Signal processing

Sparse recovery

We developed two new heuristics (called LiMapS and $k$-LiMapS respectively) for the classical sparse recovery problem \[ \min_{\alpha} || \alpha ||_{0} \quad \mbox{such that}\quad s=\Phi\alpha.\] They rely on a parametric class $\left\{G_\lambda : \lambda \geq 0 \right\}$ of nonlinear mappings which turn to be useful to solve the sparsity minimization of the above problem by the Picard iterative scheme: \begin{equation} \alpha_{t+1} = G_{\lambda_t}(\alpha_{t}) \end{equation} We show that for a given sequence $\{\lambda_t\}_{t\geq 0}$, the iterative scheme converges when $\sum_{t} \frac{1}{\lambda_t}<+\infty$. To study such a minimization problem, it is first relaxed to a smooth version corresponding to the original as $\lambda\to+\infty$: \begin{equation} \min_{\alpha} || \alpha ||_{\langle \lambda \rangle} \quad \mbox{such that}\quad s=\Phi\alpha \end{equation} where the family $\{ || \cdot ||_{\langle\lambda \rangle}:\lambda >0\}$ is a collection of suitable quasi-norms. We find that, under reasonable assumptions, the local minima of the relaxed problem are asymptotically stable fixed points of $G_\lambda$. It is also proved that, for sufficiently large $\lambda$, the sparsest solution is ''very close'' to a fixed point of $G_\lambda$.


Real-time ICA

We explore information redundancy of linearly mixed sources in order to accomplish the demixing task (BSS) by ICA techniques in real-time. Assuming piecewise stationarity of the sources, the idea is to prune uniformly and independently most of sample data while preserving the ability of Kurtosis-based algorithms to reconstruct the original sources using pruned mixtures instead of original ones. The mainstay of this method is to control the sub-mixtures size so that the Kurtosis is sharply concentrated about that of the entire mixtures with exponentially small error probabilities. Referring to the FastICA algorithm, it is shown that the dimensionality reduction proposed while assuring high quality of the source estimate yields to a significant reduction of the demixing time. In particular, it is experimentally shown that, in case of online applications, the pruning of blockwise stationary data is not only essential for guarantying the time-constraints keeping, but it is also effective.

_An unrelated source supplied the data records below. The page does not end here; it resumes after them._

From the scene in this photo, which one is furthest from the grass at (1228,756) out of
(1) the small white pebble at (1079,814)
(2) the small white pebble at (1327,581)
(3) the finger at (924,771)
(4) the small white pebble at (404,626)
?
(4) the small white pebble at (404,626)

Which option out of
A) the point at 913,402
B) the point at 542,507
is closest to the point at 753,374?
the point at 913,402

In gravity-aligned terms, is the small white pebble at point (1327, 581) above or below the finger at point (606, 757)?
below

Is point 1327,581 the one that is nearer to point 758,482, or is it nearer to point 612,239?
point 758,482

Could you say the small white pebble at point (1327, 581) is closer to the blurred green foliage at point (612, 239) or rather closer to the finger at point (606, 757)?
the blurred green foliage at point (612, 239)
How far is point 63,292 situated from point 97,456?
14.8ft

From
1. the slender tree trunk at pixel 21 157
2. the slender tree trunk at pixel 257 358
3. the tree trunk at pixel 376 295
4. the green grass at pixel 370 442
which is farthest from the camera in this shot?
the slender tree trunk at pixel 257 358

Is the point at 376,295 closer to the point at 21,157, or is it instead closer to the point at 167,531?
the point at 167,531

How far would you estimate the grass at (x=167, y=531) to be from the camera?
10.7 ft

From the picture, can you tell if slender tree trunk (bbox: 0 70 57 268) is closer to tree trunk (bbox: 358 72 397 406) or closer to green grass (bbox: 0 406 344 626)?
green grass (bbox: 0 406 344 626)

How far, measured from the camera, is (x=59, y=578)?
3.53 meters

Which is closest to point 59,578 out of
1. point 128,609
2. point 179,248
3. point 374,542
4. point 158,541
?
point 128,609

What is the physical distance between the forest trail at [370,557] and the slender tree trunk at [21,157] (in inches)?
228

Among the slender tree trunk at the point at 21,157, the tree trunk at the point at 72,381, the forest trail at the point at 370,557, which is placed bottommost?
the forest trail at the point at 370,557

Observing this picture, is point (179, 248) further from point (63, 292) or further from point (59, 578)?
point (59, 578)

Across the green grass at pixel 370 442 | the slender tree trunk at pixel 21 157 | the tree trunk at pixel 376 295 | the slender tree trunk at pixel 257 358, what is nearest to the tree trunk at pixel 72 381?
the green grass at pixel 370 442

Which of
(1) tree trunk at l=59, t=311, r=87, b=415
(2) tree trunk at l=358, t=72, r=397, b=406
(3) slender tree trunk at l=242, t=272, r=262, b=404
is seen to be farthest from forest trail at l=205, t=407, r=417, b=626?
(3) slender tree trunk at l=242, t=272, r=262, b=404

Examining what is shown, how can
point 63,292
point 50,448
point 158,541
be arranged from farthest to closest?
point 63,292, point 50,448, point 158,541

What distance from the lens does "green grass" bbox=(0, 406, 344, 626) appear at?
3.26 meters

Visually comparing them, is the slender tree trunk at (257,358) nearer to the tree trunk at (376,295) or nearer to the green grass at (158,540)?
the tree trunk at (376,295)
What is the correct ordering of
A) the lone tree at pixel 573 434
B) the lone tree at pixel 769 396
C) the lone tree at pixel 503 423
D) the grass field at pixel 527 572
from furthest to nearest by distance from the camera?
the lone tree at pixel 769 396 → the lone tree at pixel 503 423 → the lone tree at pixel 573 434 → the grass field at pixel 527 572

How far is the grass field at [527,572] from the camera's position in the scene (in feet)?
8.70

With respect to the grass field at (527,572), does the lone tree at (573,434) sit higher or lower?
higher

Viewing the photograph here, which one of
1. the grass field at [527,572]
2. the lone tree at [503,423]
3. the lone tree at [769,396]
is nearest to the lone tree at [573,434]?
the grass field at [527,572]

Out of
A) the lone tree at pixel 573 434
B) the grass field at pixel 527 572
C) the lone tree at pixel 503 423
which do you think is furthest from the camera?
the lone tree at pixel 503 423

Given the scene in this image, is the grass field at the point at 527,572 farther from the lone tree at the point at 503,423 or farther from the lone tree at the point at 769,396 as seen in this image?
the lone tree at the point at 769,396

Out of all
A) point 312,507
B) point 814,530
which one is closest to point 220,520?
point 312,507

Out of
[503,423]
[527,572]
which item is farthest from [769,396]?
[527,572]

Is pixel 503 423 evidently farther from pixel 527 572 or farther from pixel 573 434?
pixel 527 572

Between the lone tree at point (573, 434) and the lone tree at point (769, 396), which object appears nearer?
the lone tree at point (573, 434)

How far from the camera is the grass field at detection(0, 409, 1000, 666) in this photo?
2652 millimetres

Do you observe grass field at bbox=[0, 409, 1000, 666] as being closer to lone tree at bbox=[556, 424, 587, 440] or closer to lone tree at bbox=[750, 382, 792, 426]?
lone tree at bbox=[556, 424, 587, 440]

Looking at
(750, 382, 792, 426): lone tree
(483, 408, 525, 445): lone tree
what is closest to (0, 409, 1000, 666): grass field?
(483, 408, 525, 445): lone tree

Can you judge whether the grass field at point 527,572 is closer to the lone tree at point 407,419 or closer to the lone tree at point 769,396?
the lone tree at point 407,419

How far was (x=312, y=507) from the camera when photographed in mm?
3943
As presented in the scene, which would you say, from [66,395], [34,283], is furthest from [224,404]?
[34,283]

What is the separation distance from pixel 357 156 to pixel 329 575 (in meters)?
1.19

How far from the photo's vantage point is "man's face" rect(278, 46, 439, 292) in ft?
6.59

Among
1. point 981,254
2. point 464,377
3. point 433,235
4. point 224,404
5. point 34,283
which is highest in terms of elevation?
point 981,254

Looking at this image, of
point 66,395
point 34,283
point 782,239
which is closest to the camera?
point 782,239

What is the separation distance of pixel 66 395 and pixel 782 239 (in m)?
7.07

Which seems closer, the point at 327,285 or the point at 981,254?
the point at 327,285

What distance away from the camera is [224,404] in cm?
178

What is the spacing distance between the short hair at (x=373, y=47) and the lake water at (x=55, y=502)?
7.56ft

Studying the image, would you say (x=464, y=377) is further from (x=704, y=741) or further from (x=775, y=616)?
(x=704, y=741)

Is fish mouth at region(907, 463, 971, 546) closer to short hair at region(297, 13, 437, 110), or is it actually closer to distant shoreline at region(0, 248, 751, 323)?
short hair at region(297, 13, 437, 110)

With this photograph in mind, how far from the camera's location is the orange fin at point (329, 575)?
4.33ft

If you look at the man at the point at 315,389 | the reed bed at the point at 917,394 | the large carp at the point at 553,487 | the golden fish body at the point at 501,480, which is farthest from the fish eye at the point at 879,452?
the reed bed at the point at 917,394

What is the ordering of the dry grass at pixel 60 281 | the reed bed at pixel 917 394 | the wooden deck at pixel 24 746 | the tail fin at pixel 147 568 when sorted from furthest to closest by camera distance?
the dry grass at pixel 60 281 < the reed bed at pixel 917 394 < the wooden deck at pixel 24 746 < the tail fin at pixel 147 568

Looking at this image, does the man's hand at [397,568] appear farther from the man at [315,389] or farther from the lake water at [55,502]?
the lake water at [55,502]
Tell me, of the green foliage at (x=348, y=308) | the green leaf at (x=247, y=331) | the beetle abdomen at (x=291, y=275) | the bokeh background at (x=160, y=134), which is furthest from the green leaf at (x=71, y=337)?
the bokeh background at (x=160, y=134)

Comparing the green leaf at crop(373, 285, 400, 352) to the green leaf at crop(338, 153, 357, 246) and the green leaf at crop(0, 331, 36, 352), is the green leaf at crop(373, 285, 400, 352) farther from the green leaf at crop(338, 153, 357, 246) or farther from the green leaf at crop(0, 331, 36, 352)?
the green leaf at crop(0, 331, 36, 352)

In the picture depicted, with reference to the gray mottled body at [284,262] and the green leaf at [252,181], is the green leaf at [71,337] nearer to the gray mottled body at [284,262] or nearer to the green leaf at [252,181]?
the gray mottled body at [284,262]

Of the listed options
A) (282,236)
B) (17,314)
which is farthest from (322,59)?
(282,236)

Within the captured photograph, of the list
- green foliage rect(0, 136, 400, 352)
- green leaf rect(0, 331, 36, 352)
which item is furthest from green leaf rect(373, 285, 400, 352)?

The following Figures report (in log-scale) the average performance index and computation times over 100 executions of FastICA and P-FastICA algorithms. The pruning parameters vary in the range [0.05,0.1] for ε and [0.1,0.2] for δ.

Performances Times


Next two Figures show the average performance index and the computation times over 100 executions of FastICA and P-FastICA algorithms. The pruning parameters used here also vary in the range [0.05,0.1] for ε and [0.1,0.2] for δ. Observe that, even if our hw/sw architecture is not a real-time oriented apparatus, the performance index of the two algorithms are comparable while the computation time of the more pruned mixtures are under the unitary computation time.

Performances Times



Architecture Design

Neural Hw

Under this topic we propose FPGA implementations of novel neural stochastic models for solving constrained NP-hard problems. The models exploits pseudo-Boolean functions both to express the constraints and to define the cost function, interpreted as energy of a neural network. A wide variety of NP-hard problems fall in the class of problems that can be solved by this models, particularly those having a quadratic pseudo-Boolean penalty function. The hardware implementation allows to obtain high computation speed by exploiting parallelism, as the neuron update and the constraint violation check can be performed in parallel over the whole network. The neural system has been tested on random and benchmark graphs, showing good performance, with respect to the same heuristic for the same problems. Furthermore, the computational speed of the FPGA implementation has been measured and compared to software implementation. The developed architecture featured dramatically faster computation, with respect to the software implementation, even adopting a low-cost FPGA chip.

Arch

In figure the block diagram of the proposed architecture. The Adjacency Matrix A and the threshold α are provided as input, prior to algorithm execution.


Sensor Networks

Sensori wireless della Moteiv Corporation (Tmote SKY)

Tmote sky is the latest wireless sensor module from Moteiv Corporation. Based on the Telos Revision B design, Tmote sky enables extremely low power, high data-rate, sensor network applications designed with the dual goal of fault tolerance and development ease. Featuring hardware write protection, the industry's lowest power consumption, integrated antenna, and 10kB of RAM for data processing, Tmote sky is a robust, powerful module that meets the needs of long-lived applications.